What is expected
Turn the part of the material that opens with the line containing "From where the" and closes with the line containing "60.0 inches" into a numbered list, both of those lines included. Skip blank lines and leave the pictures out.

Given entries
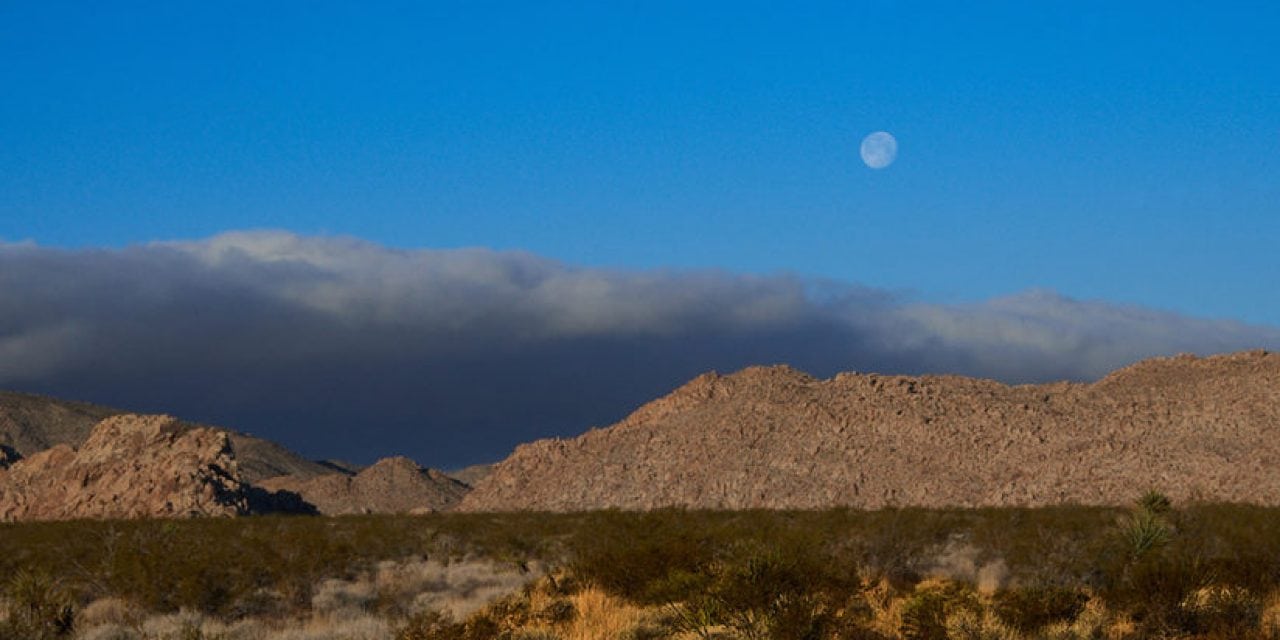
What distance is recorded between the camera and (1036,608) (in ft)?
68.9

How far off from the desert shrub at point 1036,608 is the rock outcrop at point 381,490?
240 ft

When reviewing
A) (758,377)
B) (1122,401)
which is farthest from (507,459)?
(1122,401)

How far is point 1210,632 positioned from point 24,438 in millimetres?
122860

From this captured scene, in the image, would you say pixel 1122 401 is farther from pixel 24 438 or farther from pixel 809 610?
pixel 24 438

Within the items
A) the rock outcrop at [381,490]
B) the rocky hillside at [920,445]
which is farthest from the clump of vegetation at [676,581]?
the rock outcrop at [381,490]

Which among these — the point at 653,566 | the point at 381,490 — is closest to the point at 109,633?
the point at 653,566

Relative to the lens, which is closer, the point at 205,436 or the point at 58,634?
the point at 58,634

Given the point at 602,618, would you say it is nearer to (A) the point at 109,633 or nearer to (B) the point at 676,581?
(B) the point at 676,581

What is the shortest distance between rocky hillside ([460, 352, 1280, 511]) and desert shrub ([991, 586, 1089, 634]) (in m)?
45.4

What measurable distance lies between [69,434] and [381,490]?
149 feet

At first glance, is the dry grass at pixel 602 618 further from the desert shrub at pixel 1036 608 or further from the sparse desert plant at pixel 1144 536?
the sparse desert plant at pixel 1144 536

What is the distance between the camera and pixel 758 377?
89.6m

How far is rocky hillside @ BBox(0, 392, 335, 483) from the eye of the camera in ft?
402

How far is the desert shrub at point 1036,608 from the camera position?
811 inches
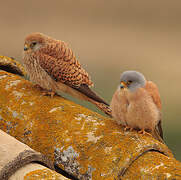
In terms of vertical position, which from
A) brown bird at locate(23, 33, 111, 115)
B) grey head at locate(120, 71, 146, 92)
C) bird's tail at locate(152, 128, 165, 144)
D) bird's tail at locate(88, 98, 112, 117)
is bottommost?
bird's tail at locate(152, 128, 165, 144)

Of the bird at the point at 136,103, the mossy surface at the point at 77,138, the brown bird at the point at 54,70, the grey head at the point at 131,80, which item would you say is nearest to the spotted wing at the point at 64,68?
the brown bird at the point at 54,70

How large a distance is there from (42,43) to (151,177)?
6.68 feet

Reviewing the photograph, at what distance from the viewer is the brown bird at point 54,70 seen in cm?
331

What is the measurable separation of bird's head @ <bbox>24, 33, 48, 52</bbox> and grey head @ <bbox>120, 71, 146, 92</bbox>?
132 cm

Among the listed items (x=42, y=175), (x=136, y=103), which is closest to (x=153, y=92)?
(x=136, y=103)

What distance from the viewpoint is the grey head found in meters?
2.47

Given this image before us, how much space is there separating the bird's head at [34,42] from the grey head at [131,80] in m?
1.32

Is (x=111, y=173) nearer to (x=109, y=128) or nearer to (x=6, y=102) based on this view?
(x=109, y=128)

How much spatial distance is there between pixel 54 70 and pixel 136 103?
119 centimetres

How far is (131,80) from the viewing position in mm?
2488

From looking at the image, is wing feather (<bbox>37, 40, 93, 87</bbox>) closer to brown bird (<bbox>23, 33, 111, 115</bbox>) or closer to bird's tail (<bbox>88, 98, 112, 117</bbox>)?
brown bird (<bbox>23, 33, 111, 115</bbox>)

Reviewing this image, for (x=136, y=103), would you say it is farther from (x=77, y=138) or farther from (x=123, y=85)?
(x=77, y=138)


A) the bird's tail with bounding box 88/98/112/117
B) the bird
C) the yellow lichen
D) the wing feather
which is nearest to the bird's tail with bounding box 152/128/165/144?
the bird

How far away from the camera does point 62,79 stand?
3344mm
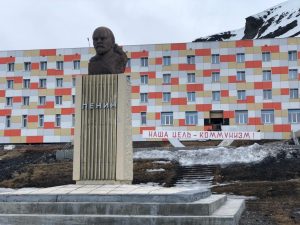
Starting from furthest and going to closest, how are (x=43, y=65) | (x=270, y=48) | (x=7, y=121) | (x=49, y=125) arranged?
(x=43, y=65) < (x=7, y=121) < (x=49, y=125) < (x=270, y=48)

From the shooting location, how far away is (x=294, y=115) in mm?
46844

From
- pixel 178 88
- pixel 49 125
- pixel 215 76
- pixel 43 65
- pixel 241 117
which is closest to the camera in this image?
pixel 241 117

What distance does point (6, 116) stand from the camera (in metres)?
50.9

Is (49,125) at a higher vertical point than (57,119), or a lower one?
lower

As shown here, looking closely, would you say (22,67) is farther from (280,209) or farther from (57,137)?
(280,209)

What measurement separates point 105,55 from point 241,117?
3355 centimetres

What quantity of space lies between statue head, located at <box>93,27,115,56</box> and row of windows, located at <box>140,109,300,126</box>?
32.9 m

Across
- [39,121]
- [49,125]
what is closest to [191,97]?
[49,125]

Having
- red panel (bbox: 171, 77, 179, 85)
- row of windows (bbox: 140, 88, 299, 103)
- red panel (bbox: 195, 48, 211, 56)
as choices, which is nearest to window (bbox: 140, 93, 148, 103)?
row of windows (bbox: 140, 88, 299, 103)

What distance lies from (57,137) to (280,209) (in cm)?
3741

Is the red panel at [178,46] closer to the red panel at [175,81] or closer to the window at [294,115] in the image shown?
the red panel at [175,81]

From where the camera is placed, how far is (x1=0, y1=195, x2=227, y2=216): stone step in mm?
10266

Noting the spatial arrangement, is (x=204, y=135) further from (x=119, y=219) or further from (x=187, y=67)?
(x=119, y=219)

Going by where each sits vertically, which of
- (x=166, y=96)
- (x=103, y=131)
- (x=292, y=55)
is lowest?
(x=103, y=131)
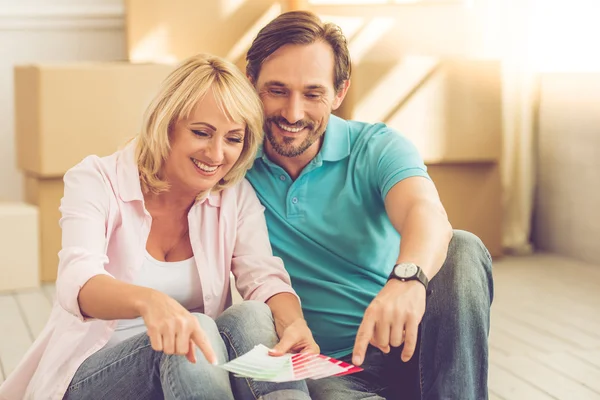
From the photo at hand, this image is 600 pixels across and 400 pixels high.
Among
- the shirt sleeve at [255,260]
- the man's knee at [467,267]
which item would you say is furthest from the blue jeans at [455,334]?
the shirt sleeve at [255,260]

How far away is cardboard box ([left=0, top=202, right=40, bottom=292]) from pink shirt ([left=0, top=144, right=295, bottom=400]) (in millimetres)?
1826


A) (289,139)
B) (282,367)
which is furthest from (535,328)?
(282,367)

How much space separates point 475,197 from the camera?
3951 millimetres

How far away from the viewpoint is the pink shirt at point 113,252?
60.0 inches

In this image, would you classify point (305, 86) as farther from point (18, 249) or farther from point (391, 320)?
point (18, 249)

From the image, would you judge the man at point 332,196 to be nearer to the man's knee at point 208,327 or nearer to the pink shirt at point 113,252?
the pink shirt at point 113,252

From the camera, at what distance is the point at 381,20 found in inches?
155

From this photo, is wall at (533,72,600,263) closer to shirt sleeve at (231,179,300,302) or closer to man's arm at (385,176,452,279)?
man's arm at (385,176,452,279)

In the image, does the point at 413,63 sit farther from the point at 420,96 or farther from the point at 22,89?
the point at 22,89

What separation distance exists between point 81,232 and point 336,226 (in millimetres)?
541

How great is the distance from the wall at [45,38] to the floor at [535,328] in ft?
2.75

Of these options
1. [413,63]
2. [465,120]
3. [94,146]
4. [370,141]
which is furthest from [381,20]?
[370,141]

Exercise output
1. From where the camera is placed, how far is (x1=0, y1=195, x2=227, y2=216): stone step in mm?
2. 10266
3. Noting the spatial arrangement, is (x=204, y=135) further from (x=119, y=219) or further from (x=187, y=67)?
4. (x=119, y=219)
5. Going by where each sits vertically, which of
6. - (x=166, y=96)
7. - (x=103, y=131)
8. - (x=292, y=55)
9. is lowest?
10. (x=103, y=131)
11. From the photo at hand, this image is 600 pixels across and 400 pixels high.
12. Among
13. - the shirt sleeve at [255,260]
14. - the man's knee at [467,267]
15. which item would you say is furthest from the blue jeans at [455,334]?
16. the shirt sleeve at [255,260]
17. How far away is cardboard box ([left=0, top=202, right=40, bottom=292]) from pink shirt ([left=0, top=144, right=295, bottom=400]) (in millimetres)?
18. 1826
19. A) (289,139)
20. B) (282,367)
21. which is furthest from (535,328)?
22. (282,367)
23. How much space separates point 475,197 from the camera?
24. 3951 millimetres
25. How far away from the viewpoint is the pink shirt at point 113,252?
26. 60.0 inches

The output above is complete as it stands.